WORK TO DO
Rewrite the listing from the line containing "What distance keeps" through the line containing "From the camera, what" as a numbered list, leaving out blank lines.

RECORDED DATA
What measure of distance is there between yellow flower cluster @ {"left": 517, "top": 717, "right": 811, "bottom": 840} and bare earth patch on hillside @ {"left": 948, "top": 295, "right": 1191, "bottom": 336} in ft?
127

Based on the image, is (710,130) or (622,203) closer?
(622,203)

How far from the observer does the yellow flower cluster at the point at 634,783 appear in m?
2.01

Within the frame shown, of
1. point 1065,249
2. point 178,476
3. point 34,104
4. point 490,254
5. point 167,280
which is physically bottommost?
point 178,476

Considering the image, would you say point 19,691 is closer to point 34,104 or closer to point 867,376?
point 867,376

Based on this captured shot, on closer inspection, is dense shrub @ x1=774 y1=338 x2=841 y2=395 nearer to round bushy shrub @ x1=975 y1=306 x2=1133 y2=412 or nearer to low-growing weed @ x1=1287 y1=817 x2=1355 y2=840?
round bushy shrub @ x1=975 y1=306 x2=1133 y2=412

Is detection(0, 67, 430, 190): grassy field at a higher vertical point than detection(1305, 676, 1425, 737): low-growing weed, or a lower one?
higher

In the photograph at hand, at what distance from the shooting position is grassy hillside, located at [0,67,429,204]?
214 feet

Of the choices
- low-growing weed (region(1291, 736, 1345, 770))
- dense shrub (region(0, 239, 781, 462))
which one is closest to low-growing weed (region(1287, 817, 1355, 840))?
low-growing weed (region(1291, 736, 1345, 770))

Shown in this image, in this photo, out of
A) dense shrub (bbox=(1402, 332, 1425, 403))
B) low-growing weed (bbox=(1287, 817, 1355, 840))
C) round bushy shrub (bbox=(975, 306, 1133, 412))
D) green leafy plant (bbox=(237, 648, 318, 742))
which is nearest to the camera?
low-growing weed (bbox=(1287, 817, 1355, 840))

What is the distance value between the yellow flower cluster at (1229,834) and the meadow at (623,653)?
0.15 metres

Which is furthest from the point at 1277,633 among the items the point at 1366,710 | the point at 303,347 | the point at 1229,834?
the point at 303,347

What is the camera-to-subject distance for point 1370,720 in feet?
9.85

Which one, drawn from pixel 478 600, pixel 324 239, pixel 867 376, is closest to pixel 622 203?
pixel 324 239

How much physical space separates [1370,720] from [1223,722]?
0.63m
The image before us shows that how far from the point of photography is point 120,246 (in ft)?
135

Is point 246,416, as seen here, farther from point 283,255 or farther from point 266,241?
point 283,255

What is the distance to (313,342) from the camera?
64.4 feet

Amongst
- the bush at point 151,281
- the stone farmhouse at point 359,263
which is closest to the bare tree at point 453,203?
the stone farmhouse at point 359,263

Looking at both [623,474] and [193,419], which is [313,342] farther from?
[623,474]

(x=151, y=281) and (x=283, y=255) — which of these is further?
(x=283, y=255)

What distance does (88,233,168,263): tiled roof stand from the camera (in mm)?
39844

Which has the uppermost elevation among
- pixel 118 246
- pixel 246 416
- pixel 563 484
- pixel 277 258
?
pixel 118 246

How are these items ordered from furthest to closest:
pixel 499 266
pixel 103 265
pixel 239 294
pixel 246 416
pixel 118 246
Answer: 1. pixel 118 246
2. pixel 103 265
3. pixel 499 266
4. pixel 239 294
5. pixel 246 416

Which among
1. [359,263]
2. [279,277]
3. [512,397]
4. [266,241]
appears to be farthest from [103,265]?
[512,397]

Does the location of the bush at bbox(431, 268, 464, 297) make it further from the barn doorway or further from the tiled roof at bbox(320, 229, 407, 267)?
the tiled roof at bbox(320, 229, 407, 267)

...

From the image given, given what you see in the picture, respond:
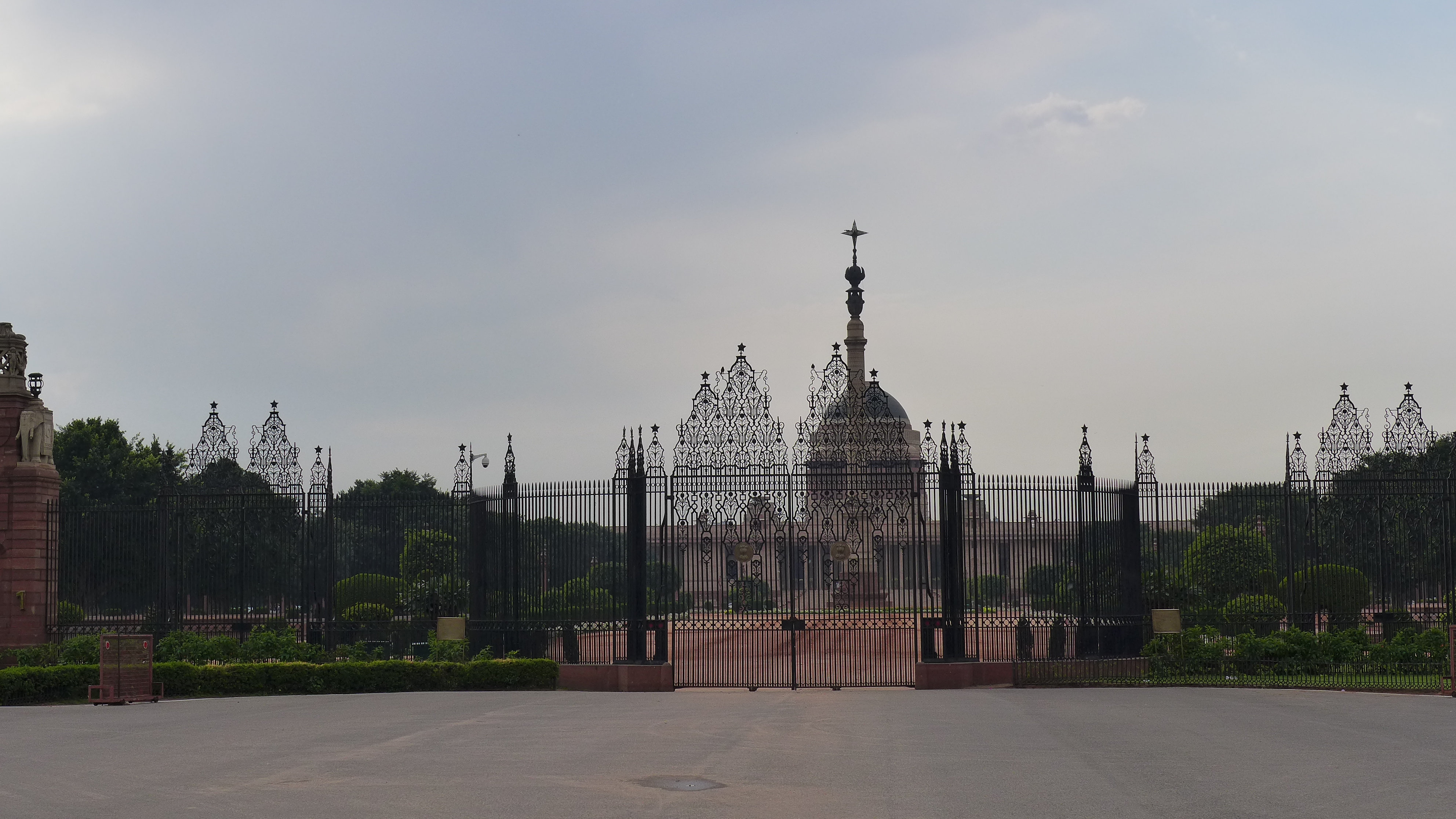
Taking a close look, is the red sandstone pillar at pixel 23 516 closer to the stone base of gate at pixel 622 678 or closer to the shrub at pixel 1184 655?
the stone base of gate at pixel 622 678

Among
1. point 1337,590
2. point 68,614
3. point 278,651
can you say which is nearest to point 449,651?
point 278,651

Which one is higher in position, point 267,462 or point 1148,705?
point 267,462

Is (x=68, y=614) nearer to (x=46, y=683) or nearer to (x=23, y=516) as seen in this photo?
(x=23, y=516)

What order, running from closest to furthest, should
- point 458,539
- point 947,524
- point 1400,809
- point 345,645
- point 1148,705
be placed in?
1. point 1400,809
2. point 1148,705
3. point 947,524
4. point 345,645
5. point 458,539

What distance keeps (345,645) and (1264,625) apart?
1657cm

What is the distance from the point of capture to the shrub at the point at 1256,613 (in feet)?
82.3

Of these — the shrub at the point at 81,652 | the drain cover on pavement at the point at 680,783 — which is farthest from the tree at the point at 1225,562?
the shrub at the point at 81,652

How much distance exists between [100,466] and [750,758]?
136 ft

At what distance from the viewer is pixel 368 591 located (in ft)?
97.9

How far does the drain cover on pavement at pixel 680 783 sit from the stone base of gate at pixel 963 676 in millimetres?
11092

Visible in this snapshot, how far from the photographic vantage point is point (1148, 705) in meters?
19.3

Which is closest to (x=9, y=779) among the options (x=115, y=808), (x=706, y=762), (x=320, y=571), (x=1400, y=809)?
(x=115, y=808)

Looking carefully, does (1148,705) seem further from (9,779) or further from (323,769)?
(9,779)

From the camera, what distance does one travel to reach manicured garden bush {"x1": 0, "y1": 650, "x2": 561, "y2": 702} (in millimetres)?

WRITTEN ANSWER
1. What distance keeps (345,645) and (1264,625) apart?
2. 1657cm
3. What is the distance from the point of capture to the shrub at the point at 1256,613 (in feet)?
4. 82.3
5. Of these — the shrub at the point at 81,652 | the drain cover on pavement at the point at 680,783 — which is farthest from the tree at the point at 1225,562?
6. the shrub at the point at 81,652
7. How much distance exists between [100,466] and [750,758]?
8. 136 ft
9. At what distance from the viewer is pixel 368 591 located (in ft)?
10. 97.9
11. How far does the drain cover on pavement at pixel 680 783 sit from the stone base of gate at pixel 963 676 in millimetres?
12. 11092
13. Visible in this snapshot, how far from the photographic vantage point is point (1148, 705) in meters?
14. 19.3
15. Which is closest to (x=9, y=779) among the options (x=115, y=808), (x=706, y=762), (x=320, y=571), (x=1400, y=809)?
16. (x=115, y=808)
17. Looking carefully, does (1148,705) seem further from (9,779) or further from (323,769)?
18. (9,779)
19. From the camera, what distance does one travel to reach manicured garden bush {"x1": 0, "y1": 650, "x2": 561, "y2": 702} (in millimetres)?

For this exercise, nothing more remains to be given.